* Begin Exercise data *
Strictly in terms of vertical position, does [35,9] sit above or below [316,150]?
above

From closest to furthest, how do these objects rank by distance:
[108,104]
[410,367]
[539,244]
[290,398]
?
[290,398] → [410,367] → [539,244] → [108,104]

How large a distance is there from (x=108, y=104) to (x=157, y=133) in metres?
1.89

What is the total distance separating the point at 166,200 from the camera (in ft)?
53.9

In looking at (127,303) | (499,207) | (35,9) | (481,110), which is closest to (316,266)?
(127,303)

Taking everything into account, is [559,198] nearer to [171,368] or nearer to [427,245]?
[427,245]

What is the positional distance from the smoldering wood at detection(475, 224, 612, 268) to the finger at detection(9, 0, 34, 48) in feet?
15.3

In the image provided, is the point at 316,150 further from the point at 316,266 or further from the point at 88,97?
* End Exercise data *
* Begin Exercise data *
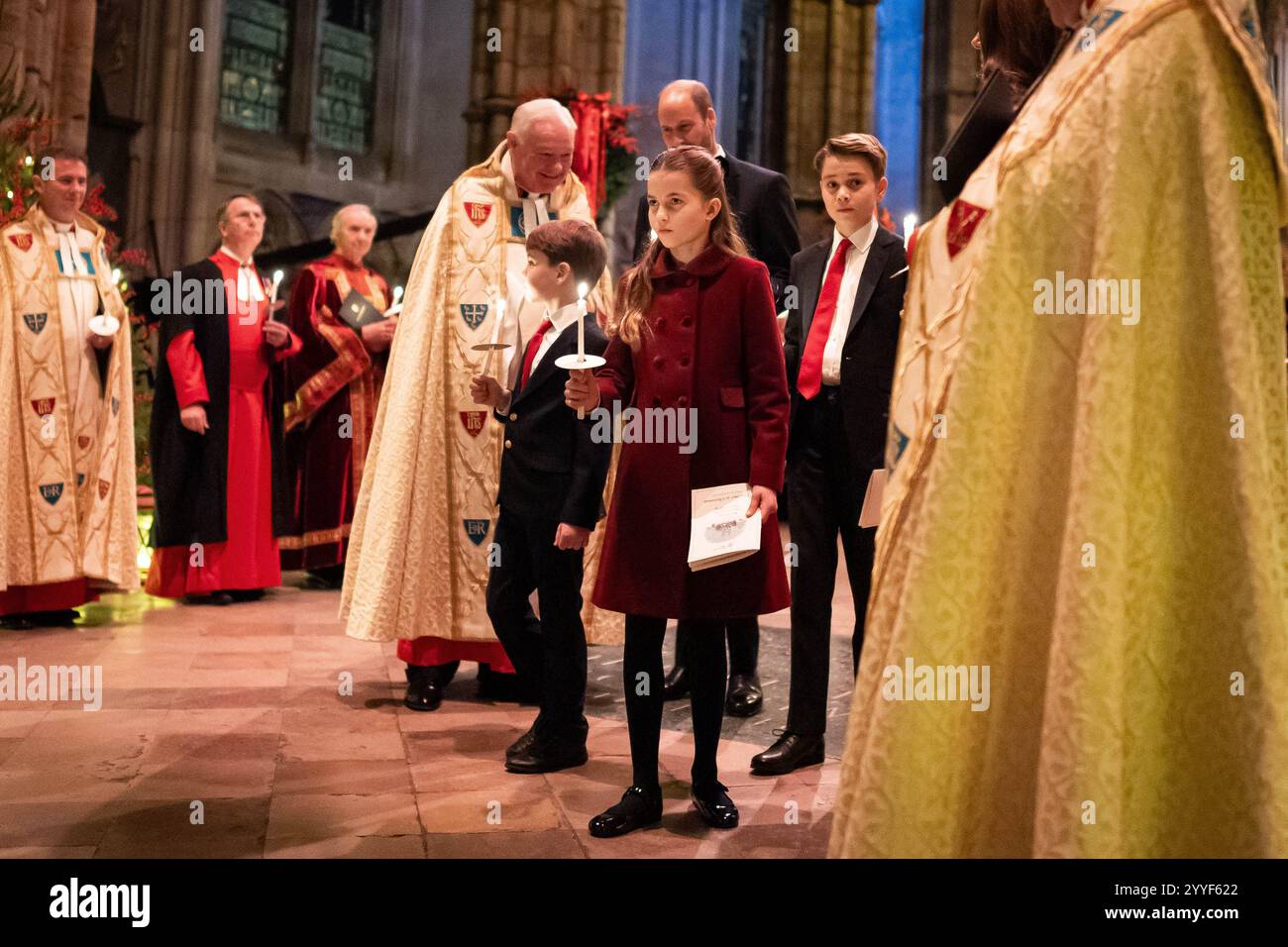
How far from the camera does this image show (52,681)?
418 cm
* End Exercise data *
* Begin Exercise data *
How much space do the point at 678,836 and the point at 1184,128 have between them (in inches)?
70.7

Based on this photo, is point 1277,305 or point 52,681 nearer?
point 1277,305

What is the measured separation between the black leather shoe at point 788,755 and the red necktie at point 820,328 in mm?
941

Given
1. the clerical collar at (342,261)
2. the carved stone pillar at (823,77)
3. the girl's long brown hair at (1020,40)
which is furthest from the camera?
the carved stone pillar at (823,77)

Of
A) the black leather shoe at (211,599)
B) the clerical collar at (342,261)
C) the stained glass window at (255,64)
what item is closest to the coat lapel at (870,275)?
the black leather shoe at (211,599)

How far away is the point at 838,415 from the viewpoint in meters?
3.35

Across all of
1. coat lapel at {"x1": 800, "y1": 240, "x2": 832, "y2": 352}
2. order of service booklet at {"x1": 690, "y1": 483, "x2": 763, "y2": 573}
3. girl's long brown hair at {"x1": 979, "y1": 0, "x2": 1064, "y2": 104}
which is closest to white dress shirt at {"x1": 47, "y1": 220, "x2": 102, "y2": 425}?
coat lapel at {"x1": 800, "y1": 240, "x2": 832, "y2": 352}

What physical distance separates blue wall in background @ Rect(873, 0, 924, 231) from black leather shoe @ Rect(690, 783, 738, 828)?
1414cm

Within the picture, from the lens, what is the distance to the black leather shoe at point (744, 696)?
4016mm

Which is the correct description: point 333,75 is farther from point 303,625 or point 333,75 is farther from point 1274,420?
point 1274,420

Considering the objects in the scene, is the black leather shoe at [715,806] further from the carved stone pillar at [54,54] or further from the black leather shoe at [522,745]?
* End Exercise data *
**Goal of the exercise:** Which lines of the material above contain the word "collar", with case counting? Pull out each of those lines in full.

**The result:**
1. the clerical collar at (342,261)
B) the clerical collar at (342,261)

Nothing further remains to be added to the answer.